À espérer que jamais ne soit baissée la majorité sexuelle, comme il en a été question au début du quinquennat de notre président actuel. Il faut continuer à protéger nos enfants de prédateurs sexuels, et que ceux-ci soient punis par la loi.

Je suis désolée par cette longue chronique, mais ce livre m'a tellement remuée, c’est impossible de ne pas en parler autour de soi. Je recommande cette lecture pour être vigilant, pour ne plus fermer les yeux, pour dénoncer, pour laisser la parole aux victimes. Je pourrais encore vous parler longtemps de ce livre tellement il m'a touchée personnellement. Lisez le, tout simplement. Parlez-en autour de vous. Comme dit l'auteure, et je conclurai avec cette citation :
« Ce qui caractérise les prédateurs sexuels, en général, et les pédocriminels, en particulier, c’est bien le déni de la gravité de leurs actes. Ils ont coutume de se présenter soit comme des victimes (séduites par un enfant, ou une femme aguicheuse), soit comme des bienfaiteurs (qui n'ont fait que du bien à leur victime).

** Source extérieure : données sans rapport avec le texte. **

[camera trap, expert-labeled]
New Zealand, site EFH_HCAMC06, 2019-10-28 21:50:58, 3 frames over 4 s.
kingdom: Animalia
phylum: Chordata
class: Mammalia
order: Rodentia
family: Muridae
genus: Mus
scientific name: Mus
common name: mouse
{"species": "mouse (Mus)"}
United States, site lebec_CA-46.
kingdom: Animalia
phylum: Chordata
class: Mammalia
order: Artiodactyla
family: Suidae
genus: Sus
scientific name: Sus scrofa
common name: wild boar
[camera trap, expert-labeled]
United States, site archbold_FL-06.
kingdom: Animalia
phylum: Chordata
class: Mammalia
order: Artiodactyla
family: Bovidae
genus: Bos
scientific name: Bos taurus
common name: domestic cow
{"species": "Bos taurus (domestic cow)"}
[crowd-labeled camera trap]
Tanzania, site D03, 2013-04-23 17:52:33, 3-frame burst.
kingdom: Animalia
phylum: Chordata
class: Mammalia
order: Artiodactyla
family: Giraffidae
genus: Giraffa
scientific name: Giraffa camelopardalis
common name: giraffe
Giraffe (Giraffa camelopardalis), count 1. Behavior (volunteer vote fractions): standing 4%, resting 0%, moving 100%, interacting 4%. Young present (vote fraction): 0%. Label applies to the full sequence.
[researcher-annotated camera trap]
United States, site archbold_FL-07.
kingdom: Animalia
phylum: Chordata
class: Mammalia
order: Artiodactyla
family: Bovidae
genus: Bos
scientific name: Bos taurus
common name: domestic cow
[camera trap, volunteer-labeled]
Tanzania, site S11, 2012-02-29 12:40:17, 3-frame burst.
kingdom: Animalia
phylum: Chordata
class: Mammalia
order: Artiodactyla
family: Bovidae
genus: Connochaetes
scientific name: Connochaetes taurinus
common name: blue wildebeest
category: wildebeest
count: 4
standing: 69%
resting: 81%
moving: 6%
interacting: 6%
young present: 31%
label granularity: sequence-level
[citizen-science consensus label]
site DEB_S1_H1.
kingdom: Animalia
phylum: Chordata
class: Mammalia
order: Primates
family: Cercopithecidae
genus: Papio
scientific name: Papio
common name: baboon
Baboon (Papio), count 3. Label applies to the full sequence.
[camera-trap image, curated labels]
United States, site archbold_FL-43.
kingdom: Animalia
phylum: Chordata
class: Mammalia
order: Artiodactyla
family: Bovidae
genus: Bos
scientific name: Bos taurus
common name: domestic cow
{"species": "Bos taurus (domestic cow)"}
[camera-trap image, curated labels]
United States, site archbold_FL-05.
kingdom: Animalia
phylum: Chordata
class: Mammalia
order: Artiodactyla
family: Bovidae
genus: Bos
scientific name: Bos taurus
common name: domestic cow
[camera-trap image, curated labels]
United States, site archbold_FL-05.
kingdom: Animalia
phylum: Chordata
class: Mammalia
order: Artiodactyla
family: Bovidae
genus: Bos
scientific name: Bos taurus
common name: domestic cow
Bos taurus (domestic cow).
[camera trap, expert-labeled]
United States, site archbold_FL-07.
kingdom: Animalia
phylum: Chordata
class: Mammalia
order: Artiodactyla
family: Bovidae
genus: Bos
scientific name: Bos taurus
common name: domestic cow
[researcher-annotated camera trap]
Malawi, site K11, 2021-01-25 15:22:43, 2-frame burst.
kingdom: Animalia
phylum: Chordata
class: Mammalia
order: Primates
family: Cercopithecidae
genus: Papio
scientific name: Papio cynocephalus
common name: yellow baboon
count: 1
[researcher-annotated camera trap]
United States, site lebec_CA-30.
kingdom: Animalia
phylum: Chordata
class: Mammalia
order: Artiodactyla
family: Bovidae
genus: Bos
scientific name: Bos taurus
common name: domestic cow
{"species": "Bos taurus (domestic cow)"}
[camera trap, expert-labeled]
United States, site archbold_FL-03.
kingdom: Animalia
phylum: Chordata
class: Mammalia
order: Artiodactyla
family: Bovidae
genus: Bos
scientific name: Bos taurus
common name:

Il ne faut pas oublier, c’est important. 

Vanessa Springora ne lira sûrement jamais cet avis, mais je la remercie chaleureusement pour ce témoignage, d'avoir écrit son histoire. Elle fait écho en moi, et m'a permis moi-même à déculpabiliser encore plus. J'ai lu ce livre grâce a un emprunt à ma médiathèque, mais je pense que je vais l'acheter, car j'aimerais l'avoir dans ma bibliothèque pour pouvoir relire certains passages qui sont déculpabilisants.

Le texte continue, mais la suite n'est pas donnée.